DSP transformations perform functions such as FFTs or DFTs; they transform between the time and frequency domains.
There are shelves of textbooks that cover filtering; a two-page summary is necessarily incomplete. Typical characterisations of transformations include:
As a rule of thumb, computational requirements are O(n log n) in the number of points. Double the number of points doubles the time that an FFT takes plus a bit more.
Typically, overflow leads to chaos. Numbers are typically rounded to the nearest value, with 0.5 being rounded up.
This module provides function that performs forward and/or inverse FFTs on sets of either complex or real points. The number of cycles taken for the forward or inverse FFT is roughly the same.

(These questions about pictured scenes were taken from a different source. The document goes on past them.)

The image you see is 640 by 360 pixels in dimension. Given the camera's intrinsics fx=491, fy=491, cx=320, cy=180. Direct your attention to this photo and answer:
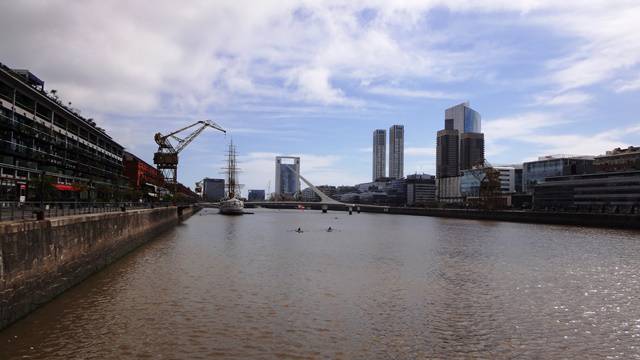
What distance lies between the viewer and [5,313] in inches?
649

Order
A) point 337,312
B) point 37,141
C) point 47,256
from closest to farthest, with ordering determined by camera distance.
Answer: point 47,256 → point 337,312 → point 37,141

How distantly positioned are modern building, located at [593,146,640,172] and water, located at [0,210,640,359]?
15192 centimetres

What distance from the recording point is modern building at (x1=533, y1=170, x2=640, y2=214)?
140062mm

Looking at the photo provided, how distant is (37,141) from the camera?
6925 centimetres

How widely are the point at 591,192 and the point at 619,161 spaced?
2896 centimetres

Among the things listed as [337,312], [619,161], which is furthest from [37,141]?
[619,161]

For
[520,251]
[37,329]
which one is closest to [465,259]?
[520,251]

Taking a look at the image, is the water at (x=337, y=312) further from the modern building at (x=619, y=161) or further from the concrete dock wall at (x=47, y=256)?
the modern building at (x=619, y=161)

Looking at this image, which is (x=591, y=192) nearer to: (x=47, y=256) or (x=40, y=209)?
(x=40, y=209)

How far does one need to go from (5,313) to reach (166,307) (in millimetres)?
6617

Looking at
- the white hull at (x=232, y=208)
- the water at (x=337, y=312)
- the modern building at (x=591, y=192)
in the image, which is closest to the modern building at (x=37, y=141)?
the water at (x=337, y=312)

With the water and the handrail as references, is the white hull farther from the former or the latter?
the water

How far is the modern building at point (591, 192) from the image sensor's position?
140 meters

The table below shows the number of thread cycles for the bit twiddling, and for performing either an forward or an inverse FFT. The maximum rate shows the rate for performing a twiddle, a forward FFT, a twiddle, and an inverse FFT on a single 50 MIPS thread:
Points | Thread cycles | Max rate FFT+Inv |
Error | Memory | Status | |
Twiddle | FFT | |||||
64 | 886 | 10810 | 2137 Hz | 3-4 bits | 1 KB | Implemented |
1024 | 14626 | 256340 | 92 Hz | 5-6 bits | 2 KB | Implemented |
N | 14 N | 25 N log N | 2/N log N | N/2 bits | 1 KB + N | Implemented |
The memory required comprises roughly 1K of code, and then extra space for a sin() lookup table. It excludes storage for the data points, which amounts to eight bytes per point (four bytes real part, and four bytes imaginary part).
Note that there is a trade-off between rounding and accuracy - the inverse FFT can be made more accurate (by half to one extra bit) at a cost of 5% extra instructions. This is marked in the code. The errors are indications only, maximum errors will be higher and are value dependent.

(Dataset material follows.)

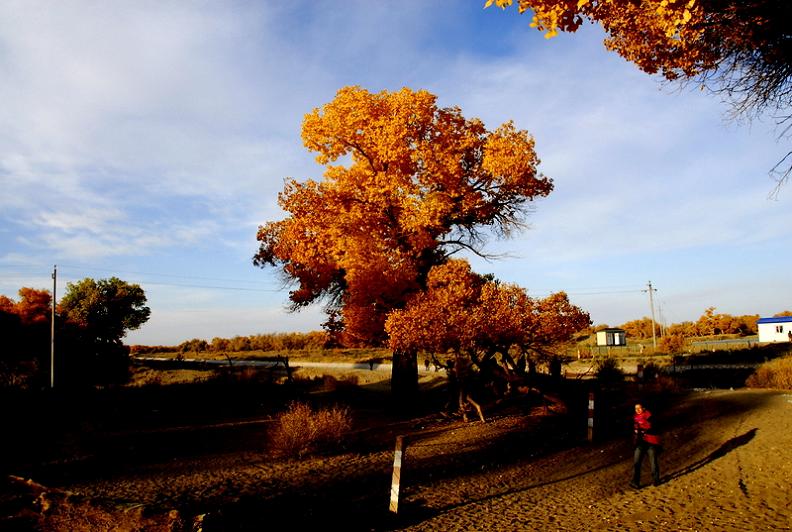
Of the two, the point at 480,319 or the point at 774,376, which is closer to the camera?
the point at 480,319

The table below shows the number of thread cycles for performing either an forward or an inverse FFT. The maximum rate shows the rate for performing a forward FFT, and an inverse FFT on a single 50 MIPS thread:
Points | Thread cycles | Max rate | Error | Memory | Status |
2 x 64 | 13332 | 1875 Hz | 4 bits | 1 KB | Implemented |
2 x 1024 | 294584 | 85 Hz | 6 bits | 2 KB | Implemented |
2 x N | 29 N log N | 1.8/N log N | N/2+1 bits | 1 KB + N | Implemented |
Note that the rate is slightly lower but that this computes two real FFTs simultaneously, and is hence 1.8 times faster than its complex counterpart.
The memory required comprises roughly 1K of code, and then extra space for a sin() lookup table. It excludes storage for the data points, which amounts to eight bytes per point (four bytes real part, and four bytes imaginary part). (Even though the FFT is on real data, the answer is still in the complex domain)
The real FFT uses the ocmplex FFT code, and the same tradeoff between runtime and accuracy exists. The real code is half a bit less accurate than its complex counterpart.
This module is a proof-of-concept 2D DCT for JPEG compression.
Performance (provided you can stream data in and out):
The performance depends on the compression ratio. When compressing marginally, Huffman encoding starts to take a serious amount of time.